Quatrième roman de Jérémy Fel, Malgré toute ma rage résonne comme une déflagration au cœur de cette rentrée littéraire 2023. L’auteur se confronte au mal sous toutes ses formes et nous propose une expérience de lecture unique et radicale.
Au terme des 500 pages qui composent Malgré toute ma rage, le quatrième roman de Jérémy Fel – 500 pages lues d’une traite ou presque – on doit avouer être saisi d’un certain vertige. Comment trouver les mots pour rendre compte d’une telle expérience de lecture ? Pourtant, on pensait que la lecture des précédents livres de l’auteur nous avait préparés. Les formidables Les Loups à leur porte (2015), Héléna (2018) et Nous sommes les chasseurs (2021) établissaient déjà clairement le projet littéraire de Jérémy Fel : se confronter purement et simplement au mal, l’aborder frontalement pour essayer de le comprendre. Ces romans nous avaient déjà bousculés, heurtés parfois. Mais Malgré toute ma rage va tellement loin dans cette exploration du mal que l’on ne peut que ressortir totalement bouleversé et abasourdi de cette lecture. Essayons de néanmoins de mettre des mots sur le maelström d’émotions provoqué par ce très grand roman.
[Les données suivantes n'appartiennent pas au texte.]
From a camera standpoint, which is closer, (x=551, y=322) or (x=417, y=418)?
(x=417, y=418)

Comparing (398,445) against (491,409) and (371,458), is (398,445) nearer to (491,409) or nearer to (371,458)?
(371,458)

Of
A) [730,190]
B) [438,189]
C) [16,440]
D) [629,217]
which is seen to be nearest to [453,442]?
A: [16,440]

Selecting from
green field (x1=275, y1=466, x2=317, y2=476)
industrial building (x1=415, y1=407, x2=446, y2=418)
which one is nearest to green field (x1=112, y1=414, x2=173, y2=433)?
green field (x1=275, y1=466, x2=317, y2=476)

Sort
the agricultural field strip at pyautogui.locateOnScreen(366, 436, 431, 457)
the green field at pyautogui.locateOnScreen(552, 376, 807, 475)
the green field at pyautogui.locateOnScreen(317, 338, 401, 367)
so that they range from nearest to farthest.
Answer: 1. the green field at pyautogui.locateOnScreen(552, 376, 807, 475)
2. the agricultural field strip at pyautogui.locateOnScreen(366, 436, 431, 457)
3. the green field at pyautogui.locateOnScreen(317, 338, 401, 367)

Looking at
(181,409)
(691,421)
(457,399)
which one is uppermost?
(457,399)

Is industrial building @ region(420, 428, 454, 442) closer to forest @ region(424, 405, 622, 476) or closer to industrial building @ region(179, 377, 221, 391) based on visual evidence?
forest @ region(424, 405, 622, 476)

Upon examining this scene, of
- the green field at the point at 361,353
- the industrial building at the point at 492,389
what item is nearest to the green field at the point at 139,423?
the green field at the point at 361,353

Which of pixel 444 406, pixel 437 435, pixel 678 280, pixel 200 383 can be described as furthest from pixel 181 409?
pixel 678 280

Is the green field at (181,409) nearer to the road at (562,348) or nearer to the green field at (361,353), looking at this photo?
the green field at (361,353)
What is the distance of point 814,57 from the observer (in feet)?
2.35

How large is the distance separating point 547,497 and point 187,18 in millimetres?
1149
Après un court prologue – quatre pages d’un violence absolue –, Malgré toute ma rage s’ouvre par un assez long chapitre dont la narration est confiée à Chloé. Cette jeune parisienne à peine majeure vient d’arriver au Cap, en Afrique du Sud, pour y passer quelques jours de vacances avec trois amies, Manon, Thaïs et Juliette. Sans parents pour les chaperonner, les quatre jeunes femmes sont bien décidées à profiter d’une liberté inespérée. Mais le rêve vire bientôt au cauchemar lorsque l’une d’entre elles est enlevée et sauvagement assassinée.
Jérémy Fel va ensuite confier la narration à six autres personnages qui, après Chloé, prendront successivement en charge le récit afin de nous permettre de cerner les conséquences mais aussi les causes de cet acte d’une indicible cruauté. On découvre ainsi, au fur et à mesure d’un roman qui s’apparente parfois à une véritable tragédie grecque, que les différents personnages cachent tous de terribles secrets qui ne se dévoileront que progressivement. Tous sont assaillis par d’effrayants cauchemars que Jérémy Fel recompose avec une implacable précision et qui permettent de pleinement saisir l’enjeu majeur du roman : l’exploration de l’âme humaine pour essayer d’y déceler les origines du mal.
On l’aura compris, Malgré toute ma rage n’est pas un roman qui cherche à séduire le lecteur. Si la narration est d’une parfaite fluidité, les explosions de violence et les scènes choquantes se succèdent. Mais que l’on ne s’y trompe pas : il n’y a ici aucune complaisance. Jérémy Fel s’inscrit plutôt dans la lignée d’auteurs qui, comme lui, décrivent la violence pour mieux l’exorciser. On pense bien sûr à Stephen King, même si son influence est ici moins évidente que dans Les Loups à leur porte, mais aussi et surtout à Bret Easton Ellis ou à un cinéaste comme David Lynch. Ces références (et bien d’autres), assumées par l’auteur, sont d’ailleurs explicitement citées dans ce roman : ici, un personnage lit Shining, là un autre regarde Twin Peaks. A l’instar de ces artistes, Jérémy Fel évoque donc le mal pour nous inciter à nous y confronter nous-mêmes. Autrement dit, il nous oblige à nous interroger sur la violence et sur la cruauté que chaque individu recèle en lui. Cette idée traverse d’ailleurs toute son œuvre et c’est sans doute pourquoi la plupart des personnages de Malgré toute ma rage ne sont jamais dépeints comme des monstres absolus. Ils commettent des actes monstrueux, c’est une certitude, mais ce sont des hommes et des femmes qui, au détour de certaines pages, peuvent aussi nous émouvoir. Et c’est peut-être ce qu’il y a de plus effrayant ici.
Il convient aussi de souligner le regard acéré que l’auteur porte sur les sociétés qu’il décrit. Les passages qui se déroulent en Afrique du Sud soulignent évidemment les profondes inégalités et la violence qui agitent encore une nation rongée par le racisme. Quant aux pages qui se déroulent à Paris, elles sont l’occasion d’une satire très féroce du monde de l’édition.
On lit donc Malgré toute la rage les yeux écarquillés par l’effroi, et ce jusqu’à la toute dernière ligne. L’ultime page refermée, des scènes restent gravées dans notre mémoire et l’on sait, avec une certitude absolue, que cette confrontation avec le mal imposera plusieurs relectures. En d’autres termes, on va reprendre notre souffle, laisser passer quelques mois, avant de repartir au Cap avec Chloé et les autres.